Whitehorse sledders held to one win at Alcan 200

No one is caught off guard when sleds are approaching the finish line at the Alcan 200 International Snow Machine Road Rally. The roar of the engines can be heard a kilometre away.

No one is caught off guard when sleds are approaching the finish line at the Alcan 200 International Snow Machine Road Rally.

The roar of the engines can be heard a kilometre away, before the snowmobiles are in sight. It almost sounds like a single-engine aircraft coming over the horizon, and racers are just as fast, reaching speeds of well over 200 kilometres an hour.

Most people would never consider riding a snowmobile at such speeds. Whitehorse’s Justin Peterson is not one of them.

Peterson took first place in the 0-440cc liquid class of the 44th annual race on Saturday. He completed the 250-kilometre course from the Canada-U.S. border outside of Haines, Alaska, to Dezadeash Lake and back in one hour, 40 minutes and 17 seconds.

Riding a 2003 Arctic Cat 440cc Sno Pro, Peterson had an average speed of 149 kilometres per hour on the Haines Highway course.

“It’s one of the fastest machines and that’s what got me the win,” said Peterson.

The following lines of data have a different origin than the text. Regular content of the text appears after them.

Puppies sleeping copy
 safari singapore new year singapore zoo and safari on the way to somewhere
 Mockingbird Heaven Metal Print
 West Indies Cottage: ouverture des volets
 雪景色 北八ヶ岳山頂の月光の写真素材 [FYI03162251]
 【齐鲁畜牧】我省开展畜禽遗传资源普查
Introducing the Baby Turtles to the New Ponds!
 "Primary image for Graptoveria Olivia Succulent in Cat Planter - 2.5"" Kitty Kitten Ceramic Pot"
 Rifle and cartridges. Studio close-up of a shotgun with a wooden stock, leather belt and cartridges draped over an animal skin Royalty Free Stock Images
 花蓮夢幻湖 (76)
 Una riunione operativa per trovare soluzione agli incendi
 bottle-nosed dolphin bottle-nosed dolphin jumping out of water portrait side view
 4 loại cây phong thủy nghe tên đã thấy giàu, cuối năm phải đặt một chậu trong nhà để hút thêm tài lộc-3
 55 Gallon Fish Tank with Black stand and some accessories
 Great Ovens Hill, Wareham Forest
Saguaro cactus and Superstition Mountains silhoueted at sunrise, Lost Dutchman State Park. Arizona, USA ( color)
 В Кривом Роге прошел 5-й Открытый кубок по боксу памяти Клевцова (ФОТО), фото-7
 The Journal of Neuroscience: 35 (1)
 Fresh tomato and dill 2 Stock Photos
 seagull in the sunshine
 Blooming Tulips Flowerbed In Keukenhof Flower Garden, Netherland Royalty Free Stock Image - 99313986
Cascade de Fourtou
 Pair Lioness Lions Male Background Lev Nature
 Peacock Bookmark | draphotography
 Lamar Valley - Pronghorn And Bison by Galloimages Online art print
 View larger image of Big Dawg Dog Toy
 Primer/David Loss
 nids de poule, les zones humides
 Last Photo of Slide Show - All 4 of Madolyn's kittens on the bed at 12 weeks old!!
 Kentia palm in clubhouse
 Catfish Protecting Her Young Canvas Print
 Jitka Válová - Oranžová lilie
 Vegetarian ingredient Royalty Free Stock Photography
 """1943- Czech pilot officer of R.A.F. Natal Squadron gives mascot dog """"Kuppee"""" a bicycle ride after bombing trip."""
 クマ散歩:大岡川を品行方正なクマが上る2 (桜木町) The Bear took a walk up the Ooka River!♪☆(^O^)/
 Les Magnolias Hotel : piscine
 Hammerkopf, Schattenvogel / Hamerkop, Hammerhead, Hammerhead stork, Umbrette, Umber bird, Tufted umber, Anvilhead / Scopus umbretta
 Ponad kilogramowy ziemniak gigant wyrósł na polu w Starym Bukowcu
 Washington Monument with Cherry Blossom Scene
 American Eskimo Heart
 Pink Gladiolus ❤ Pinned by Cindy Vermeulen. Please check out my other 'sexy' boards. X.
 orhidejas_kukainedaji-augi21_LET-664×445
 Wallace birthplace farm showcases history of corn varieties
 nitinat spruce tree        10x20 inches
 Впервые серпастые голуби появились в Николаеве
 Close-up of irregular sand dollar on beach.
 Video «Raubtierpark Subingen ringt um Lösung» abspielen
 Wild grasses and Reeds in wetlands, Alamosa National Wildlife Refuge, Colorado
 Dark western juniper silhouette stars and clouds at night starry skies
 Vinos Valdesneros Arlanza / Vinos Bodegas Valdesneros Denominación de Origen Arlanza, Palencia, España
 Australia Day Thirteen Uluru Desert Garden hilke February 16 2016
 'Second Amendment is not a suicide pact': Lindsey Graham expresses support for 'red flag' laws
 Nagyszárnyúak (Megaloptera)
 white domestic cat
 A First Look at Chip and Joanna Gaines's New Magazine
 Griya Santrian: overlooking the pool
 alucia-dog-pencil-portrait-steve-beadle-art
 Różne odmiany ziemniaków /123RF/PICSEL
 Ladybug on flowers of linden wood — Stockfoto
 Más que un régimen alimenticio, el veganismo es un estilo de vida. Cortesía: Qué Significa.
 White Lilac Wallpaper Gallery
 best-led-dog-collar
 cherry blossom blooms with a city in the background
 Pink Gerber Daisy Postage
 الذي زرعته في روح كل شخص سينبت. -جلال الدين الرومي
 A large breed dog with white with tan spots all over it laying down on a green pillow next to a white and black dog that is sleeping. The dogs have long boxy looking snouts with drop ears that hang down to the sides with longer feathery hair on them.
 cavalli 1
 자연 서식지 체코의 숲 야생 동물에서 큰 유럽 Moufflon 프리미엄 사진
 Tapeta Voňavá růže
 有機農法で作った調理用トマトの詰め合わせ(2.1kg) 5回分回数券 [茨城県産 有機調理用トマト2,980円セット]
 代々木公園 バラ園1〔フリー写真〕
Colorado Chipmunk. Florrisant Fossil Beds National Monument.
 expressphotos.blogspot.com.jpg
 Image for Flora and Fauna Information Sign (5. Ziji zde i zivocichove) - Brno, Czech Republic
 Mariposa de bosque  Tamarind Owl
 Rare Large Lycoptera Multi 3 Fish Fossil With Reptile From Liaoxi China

It was Peterson’s third time in the race and his first win, placing second in the same division last year and fourth in 2011. He was the only Yukoner to win a division this year, down from four in 2012.

“I missed a fuel stop two years ago and I missed a fuel stop again last year and this year I ran pretty flawless and placed first,” said Peterson. “I was very happy.”

Average speeds include three mandatory fuel stops. If you’re not prepared for the fuel stops, “You end up sliding way past it,” said Peterson. “You have to run to the fuel can, get the can, run back, touch the fuel can to your machine – you don’t have to fuel up, just touch the fuel can to your machine – and then go back to your machine and keep racing.

“It takes quite a while and it’s really hard to breathe with all that gear on … It’s quite a penalty when you miss those.”

Peterson’s brother Nathan, also of Whitehorse, took third in the 441-550cc liquid class for the second year in a row.

Nathan was part of his brother’s pit crew in 2011. After seeing the race first-hand, he decided to go for it himself.

“A friend had a snowmobile for sale and I bought it from him,” said Nathan. “It was kind of race-ready.

“I have to do a little more fine tuning for next year, get everything dialed in a little closer.”

Nathan finished the race in 1:34:59 with an average speed of 157 kilometres an hour on his Polaris 500.

“It would have been nice to go a little bit faster, but I did what I could,” said Nathan.

“Last year was pretty miserable: high winds and lots of asphalt on the road,” he added. “(Exposed pavement is) tough for steering – makes it a lot more dangerous.

“It was a pretty safe race this year, even though it was faster.”

Whitehorse’s Cory Magnuson hoped to simply finish the race. He did that and more.

Magnuson rode his 2007 Polaris 500 to second place in the 441-550cc liquid class, just 30 seconds up from Nathan.

“I made it to the end,” said Magnuson. “I was just hoping to finish. All the veterans told me if you finish your first year, you’re doing really well. Placing was just a heck of a bonus.

“That was my first snowmobile race,” added the 26-year-old. “I’m an avid snowmobiler and a fan of the race for my whole life and I finally got a chance to race it.”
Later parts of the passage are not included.